* start SOURCE DOCUMENT *

5 min read
On this page

Numerical Linear Algebra

Numerical linear algebra solves linear systems, eigenvalue problems, and least squares — the computational core of scientific computing, ML, and data analysis.

Direct Methods for Ax = b

LU with Pivoting

Covered in linear algebra topic. Key numerical points:

Partial pivoting: At each step, swap the row with the largest absolute value in the current column to the pivot position. Prevents division by small numbers.

Growth factor: With partial pivoting, the growth factor g ≤ 2^(n-1) in theory, but in practice g = O(1). Without pivoting, g can be enormous → catastrophic instability.

Complete pivoting: Swap both rows and columns. Growth factor ≤ n^(1/2) · Πₖ₌₂ⁿ k^(1/(2(k-1))). Rarely needed in practice.

Cost: O(2n³/3) flops.

* end SOURCE DOCUMENT *
* start LISTED RECORDS *

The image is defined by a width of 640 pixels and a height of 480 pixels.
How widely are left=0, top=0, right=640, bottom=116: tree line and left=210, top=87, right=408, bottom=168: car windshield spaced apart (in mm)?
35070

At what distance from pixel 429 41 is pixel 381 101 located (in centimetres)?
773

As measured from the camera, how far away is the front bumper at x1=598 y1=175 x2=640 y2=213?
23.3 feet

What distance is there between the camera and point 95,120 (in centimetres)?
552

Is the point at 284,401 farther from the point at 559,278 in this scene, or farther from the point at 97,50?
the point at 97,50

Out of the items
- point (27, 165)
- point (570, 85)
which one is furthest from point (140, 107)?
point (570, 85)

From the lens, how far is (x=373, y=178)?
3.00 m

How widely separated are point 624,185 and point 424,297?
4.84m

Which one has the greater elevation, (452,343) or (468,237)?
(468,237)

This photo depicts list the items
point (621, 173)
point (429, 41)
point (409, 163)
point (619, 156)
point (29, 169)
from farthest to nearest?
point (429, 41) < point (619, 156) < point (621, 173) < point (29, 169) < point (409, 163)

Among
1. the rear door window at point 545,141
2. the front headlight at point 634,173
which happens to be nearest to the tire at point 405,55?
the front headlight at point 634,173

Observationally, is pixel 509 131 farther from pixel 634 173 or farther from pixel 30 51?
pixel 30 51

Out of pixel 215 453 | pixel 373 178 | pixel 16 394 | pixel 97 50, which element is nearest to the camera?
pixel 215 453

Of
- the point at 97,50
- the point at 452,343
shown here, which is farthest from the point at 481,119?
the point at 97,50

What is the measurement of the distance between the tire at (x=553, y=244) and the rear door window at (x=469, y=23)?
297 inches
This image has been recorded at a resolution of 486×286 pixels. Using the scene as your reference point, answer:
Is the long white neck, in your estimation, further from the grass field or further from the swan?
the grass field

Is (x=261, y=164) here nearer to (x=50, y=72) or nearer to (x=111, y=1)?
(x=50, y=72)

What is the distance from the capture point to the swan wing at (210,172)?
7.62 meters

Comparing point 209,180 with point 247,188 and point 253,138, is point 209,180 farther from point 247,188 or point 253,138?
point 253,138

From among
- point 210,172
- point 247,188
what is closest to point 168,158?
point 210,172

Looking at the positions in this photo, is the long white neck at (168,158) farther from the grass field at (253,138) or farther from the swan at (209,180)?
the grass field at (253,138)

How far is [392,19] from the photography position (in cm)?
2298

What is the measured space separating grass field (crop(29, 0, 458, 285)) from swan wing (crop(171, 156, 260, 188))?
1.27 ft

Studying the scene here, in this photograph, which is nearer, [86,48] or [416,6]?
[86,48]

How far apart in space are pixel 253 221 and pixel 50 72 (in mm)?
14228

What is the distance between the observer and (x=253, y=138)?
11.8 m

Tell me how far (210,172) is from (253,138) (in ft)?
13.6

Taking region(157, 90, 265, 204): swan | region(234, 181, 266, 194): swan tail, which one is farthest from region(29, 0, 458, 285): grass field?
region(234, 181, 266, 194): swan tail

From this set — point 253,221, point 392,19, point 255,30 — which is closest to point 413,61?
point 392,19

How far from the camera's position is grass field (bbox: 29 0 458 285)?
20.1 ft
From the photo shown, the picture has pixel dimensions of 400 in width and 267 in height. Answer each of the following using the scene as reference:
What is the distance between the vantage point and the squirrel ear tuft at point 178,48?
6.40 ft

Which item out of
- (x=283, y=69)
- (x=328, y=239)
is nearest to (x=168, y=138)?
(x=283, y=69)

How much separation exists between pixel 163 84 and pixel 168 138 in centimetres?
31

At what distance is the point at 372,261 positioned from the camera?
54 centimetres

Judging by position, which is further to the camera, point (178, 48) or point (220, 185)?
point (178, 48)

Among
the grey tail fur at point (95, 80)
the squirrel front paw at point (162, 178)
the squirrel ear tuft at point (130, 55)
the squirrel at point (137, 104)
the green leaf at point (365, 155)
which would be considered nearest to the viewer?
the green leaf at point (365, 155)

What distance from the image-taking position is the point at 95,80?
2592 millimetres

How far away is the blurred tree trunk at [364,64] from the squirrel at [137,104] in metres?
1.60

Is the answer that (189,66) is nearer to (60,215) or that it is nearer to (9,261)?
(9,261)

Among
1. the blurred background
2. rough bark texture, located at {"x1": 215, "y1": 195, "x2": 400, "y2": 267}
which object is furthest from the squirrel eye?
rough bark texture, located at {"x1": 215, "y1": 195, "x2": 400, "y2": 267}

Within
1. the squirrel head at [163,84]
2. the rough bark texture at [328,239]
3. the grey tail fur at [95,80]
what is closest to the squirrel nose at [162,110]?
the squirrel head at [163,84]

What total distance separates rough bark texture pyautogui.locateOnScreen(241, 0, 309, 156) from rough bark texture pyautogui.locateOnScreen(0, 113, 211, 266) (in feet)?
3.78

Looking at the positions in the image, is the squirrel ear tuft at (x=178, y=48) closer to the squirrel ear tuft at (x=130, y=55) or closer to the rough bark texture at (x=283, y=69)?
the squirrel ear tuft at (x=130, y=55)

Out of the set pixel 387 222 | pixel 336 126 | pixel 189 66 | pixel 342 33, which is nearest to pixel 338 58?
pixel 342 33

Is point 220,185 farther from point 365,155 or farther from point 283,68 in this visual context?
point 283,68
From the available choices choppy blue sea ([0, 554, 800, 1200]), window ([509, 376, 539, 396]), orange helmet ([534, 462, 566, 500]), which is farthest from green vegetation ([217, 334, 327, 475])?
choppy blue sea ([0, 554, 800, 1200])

* end LISTED RECORDS *
* start LISTED RECORDS *

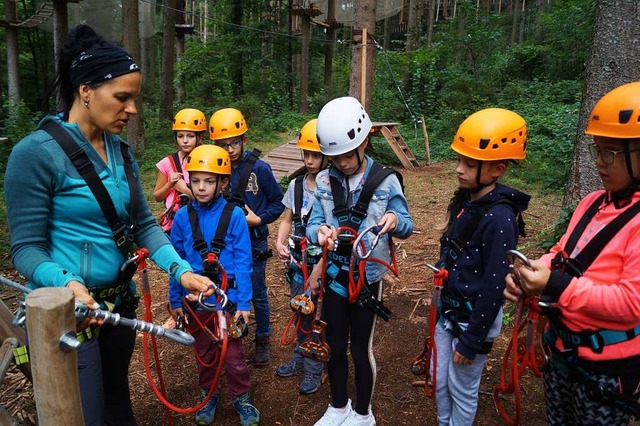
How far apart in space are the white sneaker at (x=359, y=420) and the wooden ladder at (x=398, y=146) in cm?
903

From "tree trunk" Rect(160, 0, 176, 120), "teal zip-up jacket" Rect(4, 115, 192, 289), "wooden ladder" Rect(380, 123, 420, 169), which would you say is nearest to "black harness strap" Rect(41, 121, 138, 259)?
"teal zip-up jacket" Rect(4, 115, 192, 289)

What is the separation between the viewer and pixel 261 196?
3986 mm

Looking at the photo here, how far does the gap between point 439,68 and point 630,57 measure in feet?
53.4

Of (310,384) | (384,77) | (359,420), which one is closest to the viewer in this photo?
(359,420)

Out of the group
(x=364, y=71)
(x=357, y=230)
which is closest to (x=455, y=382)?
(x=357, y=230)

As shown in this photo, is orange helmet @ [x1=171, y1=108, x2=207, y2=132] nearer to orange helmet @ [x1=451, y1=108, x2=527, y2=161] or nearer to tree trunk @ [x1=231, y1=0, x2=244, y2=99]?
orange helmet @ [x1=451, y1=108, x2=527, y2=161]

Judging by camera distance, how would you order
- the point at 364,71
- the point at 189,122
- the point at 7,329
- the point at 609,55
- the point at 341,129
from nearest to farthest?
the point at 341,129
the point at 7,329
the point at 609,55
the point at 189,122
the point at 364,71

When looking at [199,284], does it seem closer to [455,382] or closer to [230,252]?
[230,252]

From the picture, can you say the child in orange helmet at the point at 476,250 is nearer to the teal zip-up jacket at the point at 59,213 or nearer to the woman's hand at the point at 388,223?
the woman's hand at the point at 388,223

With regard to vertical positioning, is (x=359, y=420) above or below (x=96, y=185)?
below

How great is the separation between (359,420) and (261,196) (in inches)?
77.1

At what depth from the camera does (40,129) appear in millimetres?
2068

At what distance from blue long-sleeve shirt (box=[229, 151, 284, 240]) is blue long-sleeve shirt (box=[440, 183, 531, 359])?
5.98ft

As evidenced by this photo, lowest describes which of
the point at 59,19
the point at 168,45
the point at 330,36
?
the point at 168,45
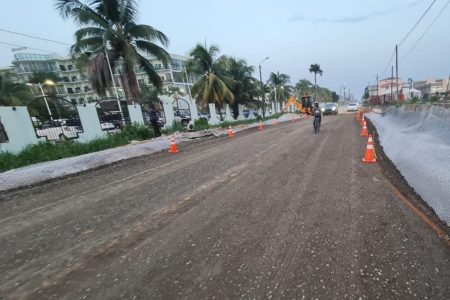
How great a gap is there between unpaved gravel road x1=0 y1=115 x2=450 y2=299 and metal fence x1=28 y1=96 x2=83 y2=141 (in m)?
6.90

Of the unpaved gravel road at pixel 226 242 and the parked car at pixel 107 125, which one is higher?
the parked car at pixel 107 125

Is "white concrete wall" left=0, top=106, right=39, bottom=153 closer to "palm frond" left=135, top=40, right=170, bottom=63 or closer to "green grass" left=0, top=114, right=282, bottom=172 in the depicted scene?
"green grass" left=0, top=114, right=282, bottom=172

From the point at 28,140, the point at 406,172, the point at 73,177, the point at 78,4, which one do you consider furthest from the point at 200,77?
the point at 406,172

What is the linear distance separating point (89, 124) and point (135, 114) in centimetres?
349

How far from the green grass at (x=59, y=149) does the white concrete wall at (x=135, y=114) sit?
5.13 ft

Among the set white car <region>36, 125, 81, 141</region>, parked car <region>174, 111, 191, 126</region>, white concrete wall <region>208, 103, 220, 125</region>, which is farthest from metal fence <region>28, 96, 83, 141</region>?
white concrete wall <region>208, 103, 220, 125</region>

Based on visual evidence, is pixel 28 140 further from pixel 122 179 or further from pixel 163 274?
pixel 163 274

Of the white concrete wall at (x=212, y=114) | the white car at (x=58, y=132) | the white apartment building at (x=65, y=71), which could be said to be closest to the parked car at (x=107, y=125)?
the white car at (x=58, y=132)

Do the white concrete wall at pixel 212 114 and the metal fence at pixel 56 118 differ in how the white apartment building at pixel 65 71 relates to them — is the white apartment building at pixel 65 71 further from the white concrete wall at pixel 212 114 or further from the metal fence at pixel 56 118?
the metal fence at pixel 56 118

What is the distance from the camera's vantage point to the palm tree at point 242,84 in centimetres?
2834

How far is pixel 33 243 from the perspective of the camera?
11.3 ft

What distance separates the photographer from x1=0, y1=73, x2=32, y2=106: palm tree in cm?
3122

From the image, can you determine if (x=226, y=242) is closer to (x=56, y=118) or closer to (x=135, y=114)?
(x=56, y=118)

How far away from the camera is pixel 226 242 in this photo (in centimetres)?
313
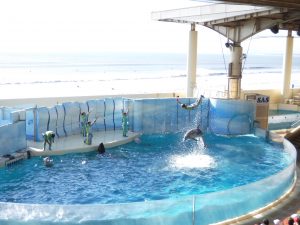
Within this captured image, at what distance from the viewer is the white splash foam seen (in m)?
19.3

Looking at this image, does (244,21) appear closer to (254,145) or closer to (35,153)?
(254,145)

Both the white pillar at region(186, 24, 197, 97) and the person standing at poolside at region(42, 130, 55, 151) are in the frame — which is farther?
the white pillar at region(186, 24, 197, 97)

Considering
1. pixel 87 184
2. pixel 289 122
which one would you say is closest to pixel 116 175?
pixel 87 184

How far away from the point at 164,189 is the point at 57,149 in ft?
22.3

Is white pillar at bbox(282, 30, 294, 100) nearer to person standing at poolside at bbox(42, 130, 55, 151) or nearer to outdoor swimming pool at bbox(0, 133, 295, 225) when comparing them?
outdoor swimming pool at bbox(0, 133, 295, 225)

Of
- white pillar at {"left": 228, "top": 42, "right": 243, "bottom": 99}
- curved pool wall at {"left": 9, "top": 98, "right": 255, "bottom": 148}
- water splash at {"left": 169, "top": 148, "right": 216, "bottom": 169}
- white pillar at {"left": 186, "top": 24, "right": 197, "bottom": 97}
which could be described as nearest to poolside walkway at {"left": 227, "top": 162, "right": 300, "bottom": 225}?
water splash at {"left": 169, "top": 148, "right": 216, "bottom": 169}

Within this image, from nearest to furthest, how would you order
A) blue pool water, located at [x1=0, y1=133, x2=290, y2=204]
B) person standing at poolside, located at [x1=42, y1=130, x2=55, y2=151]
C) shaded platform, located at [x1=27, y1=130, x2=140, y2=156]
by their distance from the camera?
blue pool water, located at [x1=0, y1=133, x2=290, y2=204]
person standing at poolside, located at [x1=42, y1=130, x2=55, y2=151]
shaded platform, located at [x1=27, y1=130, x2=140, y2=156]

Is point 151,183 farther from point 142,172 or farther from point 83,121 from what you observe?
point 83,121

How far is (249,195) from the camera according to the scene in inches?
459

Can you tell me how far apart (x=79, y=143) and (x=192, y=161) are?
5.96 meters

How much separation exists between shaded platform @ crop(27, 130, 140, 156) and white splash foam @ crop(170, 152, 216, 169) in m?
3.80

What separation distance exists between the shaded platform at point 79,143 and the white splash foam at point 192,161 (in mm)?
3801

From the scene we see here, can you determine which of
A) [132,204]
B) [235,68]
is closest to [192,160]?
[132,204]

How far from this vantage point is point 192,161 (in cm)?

* end LISTED RECORDS *
* start LISTED RECORDS *

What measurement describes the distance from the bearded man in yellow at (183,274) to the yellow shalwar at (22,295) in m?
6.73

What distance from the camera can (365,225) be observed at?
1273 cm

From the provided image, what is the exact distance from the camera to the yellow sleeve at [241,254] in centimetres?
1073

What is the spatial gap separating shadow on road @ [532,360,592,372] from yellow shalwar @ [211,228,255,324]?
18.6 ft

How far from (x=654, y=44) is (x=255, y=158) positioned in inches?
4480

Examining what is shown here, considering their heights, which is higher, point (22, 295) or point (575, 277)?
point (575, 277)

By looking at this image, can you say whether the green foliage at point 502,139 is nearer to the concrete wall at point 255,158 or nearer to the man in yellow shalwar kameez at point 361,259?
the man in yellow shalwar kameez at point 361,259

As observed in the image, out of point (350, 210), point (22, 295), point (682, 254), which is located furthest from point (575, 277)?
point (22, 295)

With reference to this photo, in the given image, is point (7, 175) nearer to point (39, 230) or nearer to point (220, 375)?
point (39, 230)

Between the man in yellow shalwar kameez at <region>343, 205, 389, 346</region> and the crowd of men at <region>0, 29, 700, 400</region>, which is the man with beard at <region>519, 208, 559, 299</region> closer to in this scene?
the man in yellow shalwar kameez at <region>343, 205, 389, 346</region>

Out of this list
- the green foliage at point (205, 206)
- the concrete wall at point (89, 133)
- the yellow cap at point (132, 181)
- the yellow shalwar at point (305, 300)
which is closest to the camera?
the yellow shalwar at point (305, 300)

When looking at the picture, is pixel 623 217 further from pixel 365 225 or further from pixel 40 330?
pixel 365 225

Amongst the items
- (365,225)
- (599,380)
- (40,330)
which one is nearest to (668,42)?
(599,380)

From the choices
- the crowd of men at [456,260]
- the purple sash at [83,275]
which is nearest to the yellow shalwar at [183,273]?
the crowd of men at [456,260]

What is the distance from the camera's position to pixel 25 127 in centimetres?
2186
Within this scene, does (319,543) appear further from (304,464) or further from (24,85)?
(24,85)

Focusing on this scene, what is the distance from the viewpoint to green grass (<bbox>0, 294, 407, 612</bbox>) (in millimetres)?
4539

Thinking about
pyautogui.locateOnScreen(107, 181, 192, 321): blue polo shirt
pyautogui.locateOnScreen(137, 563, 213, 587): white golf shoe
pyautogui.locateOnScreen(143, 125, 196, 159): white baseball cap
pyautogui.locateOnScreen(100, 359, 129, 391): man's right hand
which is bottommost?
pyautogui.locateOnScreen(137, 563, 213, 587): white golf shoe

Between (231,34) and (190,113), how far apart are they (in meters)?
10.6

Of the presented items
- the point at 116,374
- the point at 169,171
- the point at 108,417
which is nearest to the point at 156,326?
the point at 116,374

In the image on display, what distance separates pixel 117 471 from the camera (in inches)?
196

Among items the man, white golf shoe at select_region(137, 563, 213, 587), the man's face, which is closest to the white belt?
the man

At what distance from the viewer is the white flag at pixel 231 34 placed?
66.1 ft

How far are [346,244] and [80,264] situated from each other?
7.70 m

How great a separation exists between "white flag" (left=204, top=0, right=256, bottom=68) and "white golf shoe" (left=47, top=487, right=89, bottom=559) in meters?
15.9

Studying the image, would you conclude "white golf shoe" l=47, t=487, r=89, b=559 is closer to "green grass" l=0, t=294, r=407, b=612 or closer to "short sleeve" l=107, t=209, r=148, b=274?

* end LISTED RECORDS *

— GOAL A —
In the numerical linear algebra text, what is the stated cost of LU factorization with pivoting?
— GOAL B —
In the rows, change "closest" to "nearest" throughout the stretch from the line containing "What separation distance" through the line containing "How far from this", leaving all else unchanged. Return only those lines.

— RESULT A —
O(2n³/3) flops.

— RESULT B —
What separation distance exists between the shaded platform at point 79,143 and the white splash foam at point 192,161 (in mm)?
3801

From the scene we see here, can you determine which of
A) [132,204]
B) [235,68]
is nearest to [192,160]?
[132,204]

How far from this vantage point is point 192,161 (in cm)?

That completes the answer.